The Brazilian coffee industry, the world's second largest coffee user after the United States, is likely to change blends in the 2023/24 season to increase use of mild arabica beans and reduce more stringent robusta, due to prices, according to analysts.
Consumption of arabica coffee in Brazil could double in 2023/24 from the previous season to 6.6 million 60-kg bags, while demand for robusta would fall to 15.5 million bags from 18.7 million bags, according to projections from broker and analyst hEDGEpoint Global Markets.
"It is doubling (arabica use), but it will still be below average," said Natalia Gandolphi, hEDGEpoint coffee analyst, referring to historical high share of arabicas in Brazilian blends of roast and ground coffee that changed in the last couple of years as availability of robustas increased in the country.
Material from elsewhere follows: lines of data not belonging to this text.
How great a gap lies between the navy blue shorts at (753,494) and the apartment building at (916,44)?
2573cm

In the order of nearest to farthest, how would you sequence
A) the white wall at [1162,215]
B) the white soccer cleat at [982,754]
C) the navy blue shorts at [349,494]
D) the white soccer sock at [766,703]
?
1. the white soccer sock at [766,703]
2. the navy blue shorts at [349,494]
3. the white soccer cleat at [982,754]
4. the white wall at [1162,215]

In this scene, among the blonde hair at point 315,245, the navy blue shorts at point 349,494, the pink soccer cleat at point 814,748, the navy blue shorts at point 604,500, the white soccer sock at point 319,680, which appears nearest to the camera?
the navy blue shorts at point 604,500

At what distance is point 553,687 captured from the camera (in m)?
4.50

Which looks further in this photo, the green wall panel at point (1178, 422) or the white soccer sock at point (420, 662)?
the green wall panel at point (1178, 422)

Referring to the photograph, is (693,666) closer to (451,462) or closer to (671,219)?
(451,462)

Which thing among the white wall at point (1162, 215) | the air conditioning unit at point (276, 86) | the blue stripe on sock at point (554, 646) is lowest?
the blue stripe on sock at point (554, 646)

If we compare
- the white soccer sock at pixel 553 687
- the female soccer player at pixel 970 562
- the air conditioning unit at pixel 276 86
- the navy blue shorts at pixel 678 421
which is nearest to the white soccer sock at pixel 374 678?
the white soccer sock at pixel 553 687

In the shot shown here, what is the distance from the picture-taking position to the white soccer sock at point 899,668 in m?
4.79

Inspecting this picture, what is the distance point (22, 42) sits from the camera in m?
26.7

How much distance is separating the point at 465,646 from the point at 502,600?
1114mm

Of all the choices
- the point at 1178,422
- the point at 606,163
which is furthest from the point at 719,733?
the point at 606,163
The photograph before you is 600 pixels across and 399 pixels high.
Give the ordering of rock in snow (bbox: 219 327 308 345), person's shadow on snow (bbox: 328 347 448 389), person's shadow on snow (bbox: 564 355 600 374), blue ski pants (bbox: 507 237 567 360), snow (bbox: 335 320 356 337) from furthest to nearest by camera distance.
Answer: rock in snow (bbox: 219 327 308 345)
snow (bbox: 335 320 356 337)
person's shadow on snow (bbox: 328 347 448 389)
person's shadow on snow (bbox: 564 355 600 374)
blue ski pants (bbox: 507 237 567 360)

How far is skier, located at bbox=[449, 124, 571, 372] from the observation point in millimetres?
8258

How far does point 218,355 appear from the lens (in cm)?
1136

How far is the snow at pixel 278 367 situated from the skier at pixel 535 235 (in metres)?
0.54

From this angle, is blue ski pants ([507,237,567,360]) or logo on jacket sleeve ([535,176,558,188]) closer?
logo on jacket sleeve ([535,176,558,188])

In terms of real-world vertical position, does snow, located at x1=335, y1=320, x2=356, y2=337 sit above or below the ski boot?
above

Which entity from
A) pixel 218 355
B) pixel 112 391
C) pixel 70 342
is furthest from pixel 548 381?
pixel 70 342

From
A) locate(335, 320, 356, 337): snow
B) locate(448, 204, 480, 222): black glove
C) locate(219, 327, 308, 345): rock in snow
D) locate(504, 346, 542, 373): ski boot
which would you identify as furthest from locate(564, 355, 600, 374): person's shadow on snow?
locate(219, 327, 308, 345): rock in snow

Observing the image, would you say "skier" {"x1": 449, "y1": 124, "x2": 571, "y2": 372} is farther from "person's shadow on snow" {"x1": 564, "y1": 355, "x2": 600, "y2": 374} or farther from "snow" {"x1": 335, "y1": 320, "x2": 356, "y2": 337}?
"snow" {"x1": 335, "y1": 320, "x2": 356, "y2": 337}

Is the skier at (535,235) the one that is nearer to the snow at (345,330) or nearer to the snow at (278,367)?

She said that in the past the blend used to be basically 50%-50% for arabica and robusta beans.
Coffee Blend Changes
Blend changes also happened in other markets in the last two years as industries increased robusta use to escape a price spike in arabica after frosts and drought in Brazil.
Customs data compiled by Rabobank shows that in the EU and UK region, robusta imports accounted for 36.3% of total imports in the 12 months to March, versus 31.5% in the previous year.
Robusta import share of total coffee imports in Japan, another large coffee market, went from 29.5% in the 12 months to March 2020 to 36.2% in the year to March 2023.
Gil Barabach, coffee analyst at Safras & Mercado consultancy, says that Brazilian roasters will seek lower quality arabicas, since volumes of that type could be higher this season due to rains during harvest.